Source text:
+===+

I had intended to write about matters of health today… have begun to consult a homeopath and to do my best not to resort to medicines when discomforts arise, but rather to look to energy practices like Qi Gong. Although I can tell almost immediately what has an adverse effect on focus and energy levels (sugar, for instance, but also things like mindless TV), and what cultivates greater liveliness and awareness (sitting practice, walking, singing, mantras), I still distribute energy unwisely… so I aspire to do better.
But – Instead of going further into that, out of a conversation I had this morning, I want to write about birth and death.
A dear friend is letting go of a treasured loved one. She is on the boundaries, floating in and out of lucidity, sharp then quickly sleepy. He too, is on this boundary with her, back and forth. They are in transition.
(as I write this, the first dove since I’ve lived in this apartment, has landed on a branch outside, singing)
The word “transition” is particular to another context as well, that of childbirth. I’m reminded of the stark choices presented upon news that my first child was on her way, that I would either: go the medical route of hospital with medications, or the natural route: home and without. Thanks to a lucky conversation and decent insurance, I was able to find a pretty good middle scenario in which midwives helped through natural birth in a hospital that didn’t treat the whole situation like a “procedure.” Though near ideal, it was nonetheless frightening…
Giving birth is not as daunting as facing death. One thinks that they know more about what is on the other side. But nearly all parents will tell you that they couldn’t have imagined the transformation that took place in themselves and their lives, upon having a child. I can attest: it is more different than night and day, blows away categories like better or worse, and obliterates previous concepts of love. There is a false sense of preparing for such a thing as becoming a parent: you buy things, read books, talk to people and go to classes. All around, you think you see other people doing what you are about to do.

+===+

Exercises to complete:
1/ In the reflection on birth and death, what kind of bird lands on the branch outside while the writer is writing?
2/ Continue the reflection on birth and death from its last sentence.

Given information:
+===+

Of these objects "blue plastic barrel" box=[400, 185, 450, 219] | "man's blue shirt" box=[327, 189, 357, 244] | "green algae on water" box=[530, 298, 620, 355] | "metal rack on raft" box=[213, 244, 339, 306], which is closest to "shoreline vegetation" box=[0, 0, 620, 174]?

+===+

Activity answers:
1/ A dove.

2/
During the “transition”phase of labor, when birth pangs are not as distinguishable as the waves that preceded them, none of the seeming preparation really matters; you find yourself at the complete mercy of a mystery. At some point in the throes of labor I even changed my mind and decided not to have a baby: I tried to stand up, leave the room. It was then that the midwives were most helpful: their guidance, reaching me as through a long tunnel outside of my perception, held my attention.
I imagine death, when not abrupt, to be somewhat like this too… a moving back and forth between inwardness and outwardness, situating for the process of giving up into a great mystery. It likely really matters that others are around, and that they are supportive, but ultimately one probably looks for a kind of teacher in the distance.
I respect the desire that we have in our modern age, to help humans in different kinds of transitions achieve maximum comfort through medications, and I can’t say I would be enthusiastic to have a natural death without pain medication if disease was ravishing my body… but I do wonder whether consciousness at the end of life is something we should still be attentive toward preserving as much as possible… treating death as a beautiful, sorrowful, but still mysterious and confusing process. The end result as helping someone lets go with as much ease, and as fully, as possible.
“I had seen birth and death but had thought they were different.”